Ubiegłoroczny debiutant Volkswagen Caddy występuje w trzech wersjach: jako typowo użytkowy furgon z dwoma miejscami, prosta wersja z dołożonymi tylnymi siedzeniami (kombi) oraz osobowy Life. Do testu otrzymaliśmy pośredni wariant – kombi. I to chyba podstawowy problem. Dlaczego? Bo to tylko namiastka auta osobowego, z założenia przeznaczona do wykorzystania profesjonalnego – można nim zabrać 5 osób i np. potrzebny do pracy sprzęt. Do rodzinno-turystycznych wojaży zdecydowanie lepszy byłby Life. Co prawda wymaga dopłaty 5552 zł, ale to chyba dobrze wydane pieniądze...
Gabaryty wszystkich wersji Volkswagena Caddy są identyczne. Odmiany osobowe, poza możliwością zabrania 5 osób, oferują też potężny przedział ładunkowy. Jednym z pierwszych dodatków zamawianych z autem powinna być solidna siatka oddzielająca bagaże od kabiny pasażerskiej. 772 zł pozwolą na efektywne wykorzystanie całej pojemności – można będzie pakować pod sam dach. Mamy 4 porządne zaczepy do mocowania towaru, ale do tej klasy aut jeszcze nie dotarły zaawansowane systemy zarządzania przestrzenią. Niestety, zakup siatki to dopiero początek wydatków – wyposażenie seryjne samochodu trudno nazwać bogatym. Z jednej strony to dobrze, bo można samodzielnie skompletować dodatki, z drugiej jednak koszt urośnie do niebotycznej sumy...
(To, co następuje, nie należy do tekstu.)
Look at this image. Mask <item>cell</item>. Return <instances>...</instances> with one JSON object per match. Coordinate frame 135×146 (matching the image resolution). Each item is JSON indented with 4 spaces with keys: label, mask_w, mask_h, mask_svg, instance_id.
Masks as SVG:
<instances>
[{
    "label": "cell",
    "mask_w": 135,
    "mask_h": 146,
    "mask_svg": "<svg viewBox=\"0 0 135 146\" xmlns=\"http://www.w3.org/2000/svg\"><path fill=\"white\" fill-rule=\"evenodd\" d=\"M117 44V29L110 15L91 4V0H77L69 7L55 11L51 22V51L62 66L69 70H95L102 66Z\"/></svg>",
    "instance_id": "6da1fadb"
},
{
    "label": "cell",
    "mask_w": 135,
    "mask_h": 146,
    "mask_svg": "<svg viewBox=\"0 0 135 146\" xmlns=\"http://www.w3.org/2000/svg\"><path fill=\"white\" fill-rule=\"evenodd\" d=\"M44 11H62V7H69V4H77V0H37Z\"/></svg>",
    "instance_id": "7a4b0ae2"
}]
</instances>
Sporo miejsca znajdziemy też w kokpicie Volkswagena Caddy. Duża szerokość wnętrza, sporo przestrzeni nad głowami – to się na pewno spodoba. Za wysoką funkcjonalność odpowiada duża ilość schowków (niestety za część trzeba dopłacić). Tylko wygoda samych foteli pozostawia nieco do życzenia. Z przodu jest znośnie, ale z tyłu – strasznie trzęsie. Sztywne zawieszenie oczywiście jest wymagane przy dużych ciężarach (a Caddy może zabrać przyzwoite 650 kg). To właśnie jedna z istotniejszych różnic powiędzy wersją kombi i Life – ta druga ma inne zawieszenie tylne. W dalszym ciągu opiera się ono na sztywnym moście, ale zastosowano zupełnie inne resory piórowe. Kolejne elementy odkryją esteci.
Pasażerowie tylnych siedzeń w Caddy kombi mają na drzwiach proste wykończenie jednym kawałkiem płyty, w bagażniku zaś straszą nieosłonięte powierzchnie blaszane. W Life kwestię wykończenia potraktowano całkowicie odmiennie. To niby drobiazgi, ale jednak – chcąc by Caddy służyło jako normalne auto rodzinne – istotne.
Nie ma za to różnic w kwestiach mechanicznych. Napęd 4Motion nie daje wyboru – pod maską musi pracować silnik 1.9 TDI (104 KM) z 6-biegową przekładnią manualną. Pomimo zasilania pompowtryskiwaczami hałas jest zupełnie znośny, zużycie paliwa – również (za miastem pomaga długi, „autostradowy” 6. bieg). Niewielki prześwit oraz słaby kąt natarcia jednoznacznie informują kierowcę o zamiarach konstruktorów. Nikt nie twierdził, że to auto będzie namiastką terenówki. Ale wybierając bardziej płaskie drogi korzystać możemy z istotnych zalet (szybkość działania) międzyosiowego sprzęgła Haldex 4. generacji.
Ta wersja Volkswagena Caddy nie przekonała nas swoimi walorami – przede wszystkim okazała się niesamowicie sztywno dostrojona, co obniża komfort jazdy z tyłu oraz prowadzi do nieprzyjemnych podskoków na krótkich wybojach. Ale chętnie przetestowalibyśmy odmianę Life, szczególnie z opcjonalnym pakietem kempingowym Tramper (od 9700 zł). Trzeba by jeszcze obniżyć wygórowaną cenę.